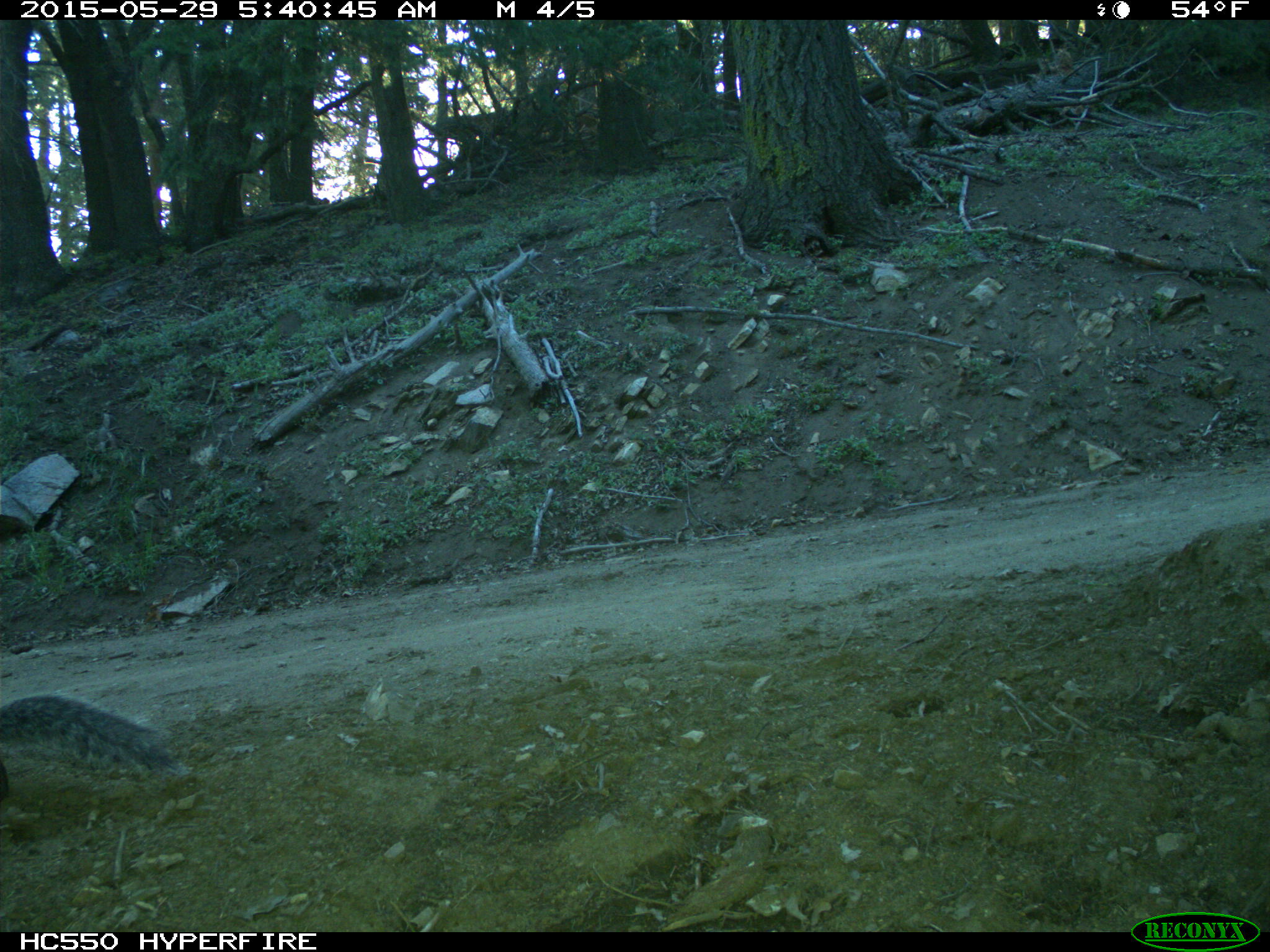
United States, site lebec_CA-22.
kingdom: Animalia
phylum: Chordata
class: Mammalia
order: Rodentia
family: Sciuridae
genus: Sciurus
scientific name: Sciurus carolinensis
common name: eastern gray squirrel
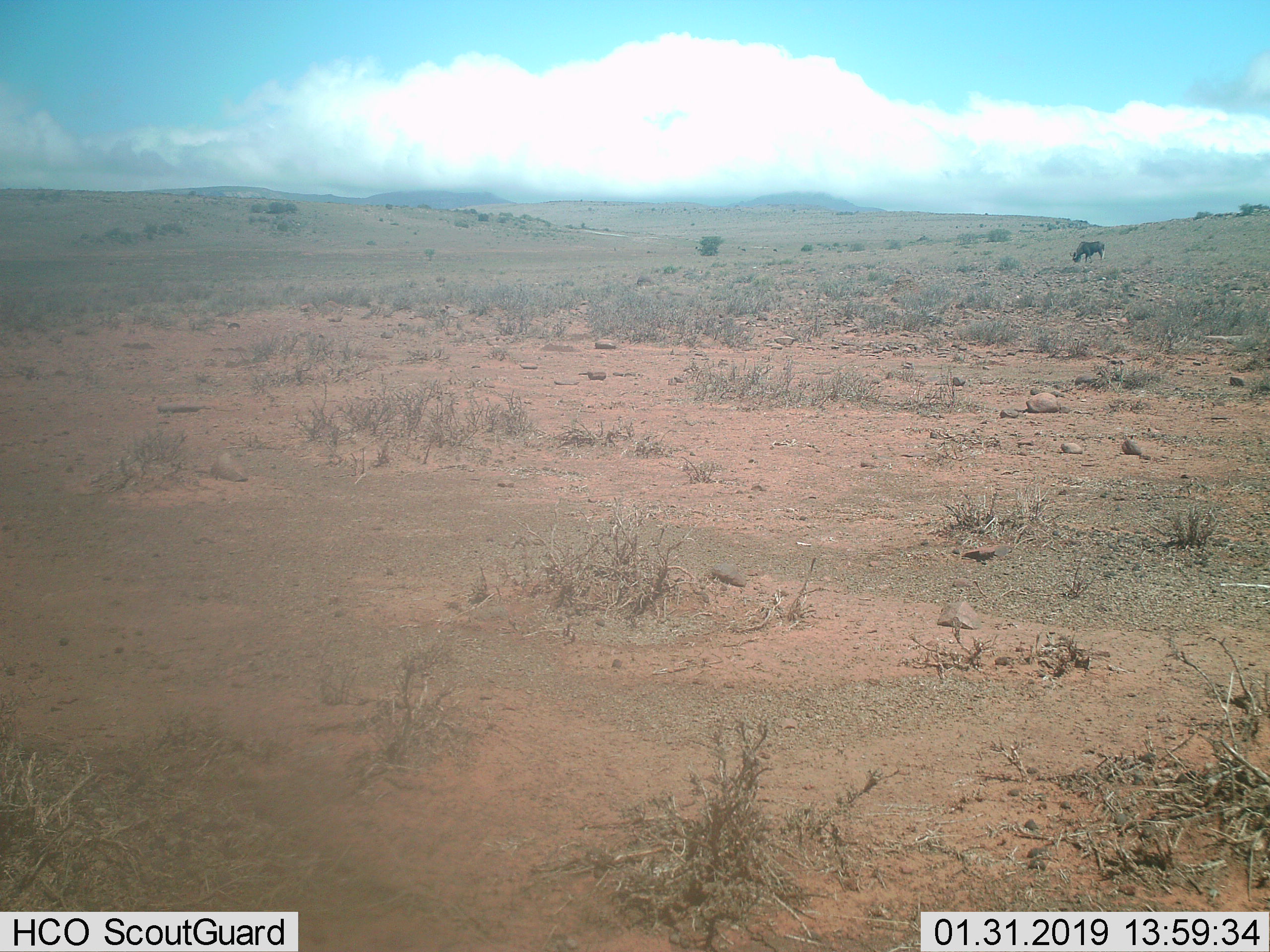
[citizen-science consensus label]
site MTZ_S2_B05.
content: unidentified animal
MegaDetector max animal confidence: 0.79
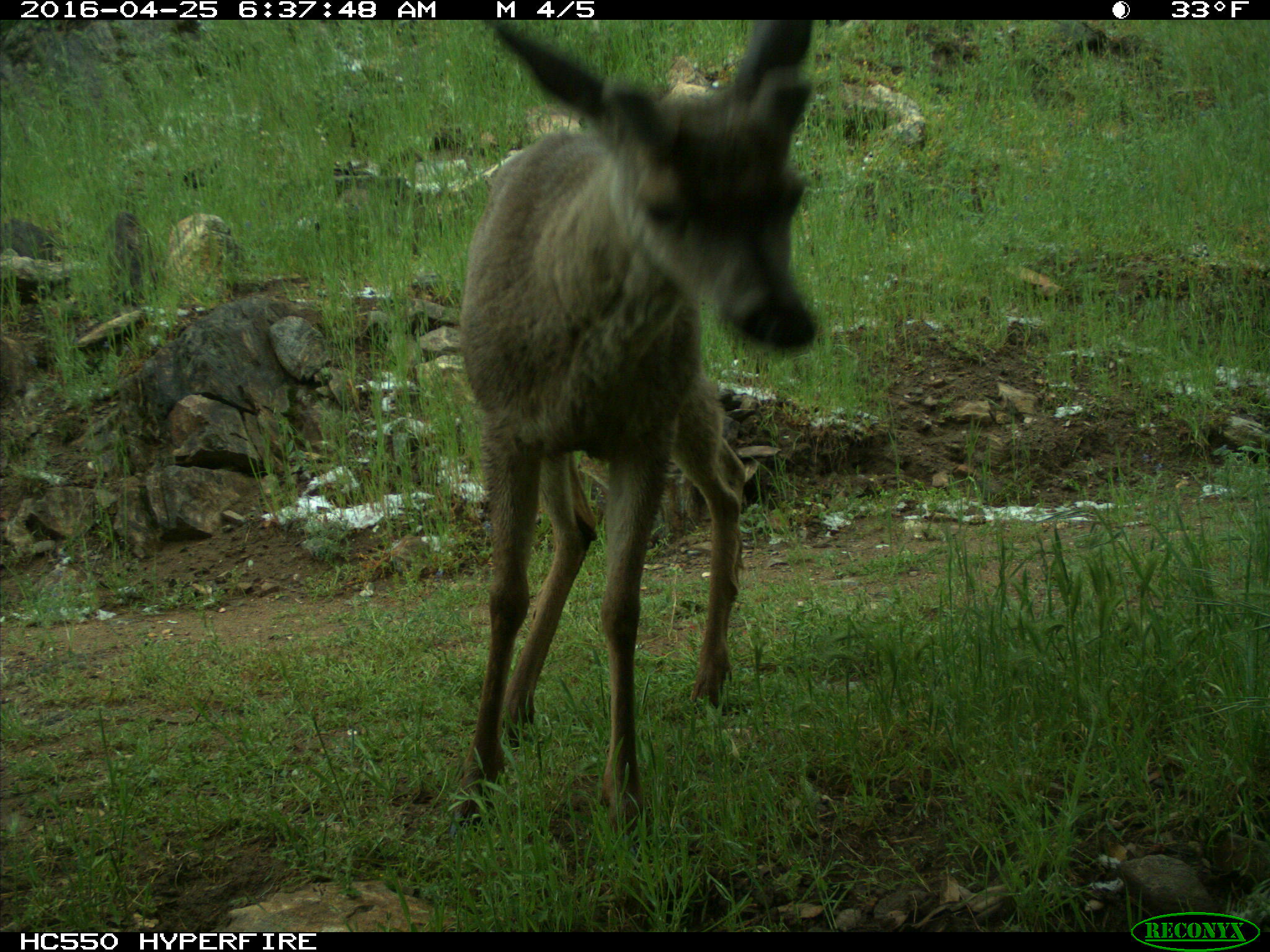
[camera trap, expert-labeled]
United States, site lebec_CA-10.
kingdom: Animalia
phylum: Chordata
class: Mammalia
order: Artiodactyla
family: Cervidae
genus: Odocoileus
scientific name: Odocoileus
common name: deer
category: unidentified deer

» GOAL OF THE EXERCISE:
Extract the run of lines from the line holding "MegaDetector max animal confidence: 0.79" through the final line of the material above, exactly and inclusively. Leave the pictures behind.

» THE COMPLETED TASK:
MegaDetector max animal confidence: 0.79
[camera trap, expert-labeled]
United States, site lebec_CA-10.
kingdom: Animalia
phylum: Chordata
class: Mammalia
order: Artiodactyla
family: Cervidae
genus: Odocoileus
scientific name: Odocoileus
common name: deer
category: unidentified deer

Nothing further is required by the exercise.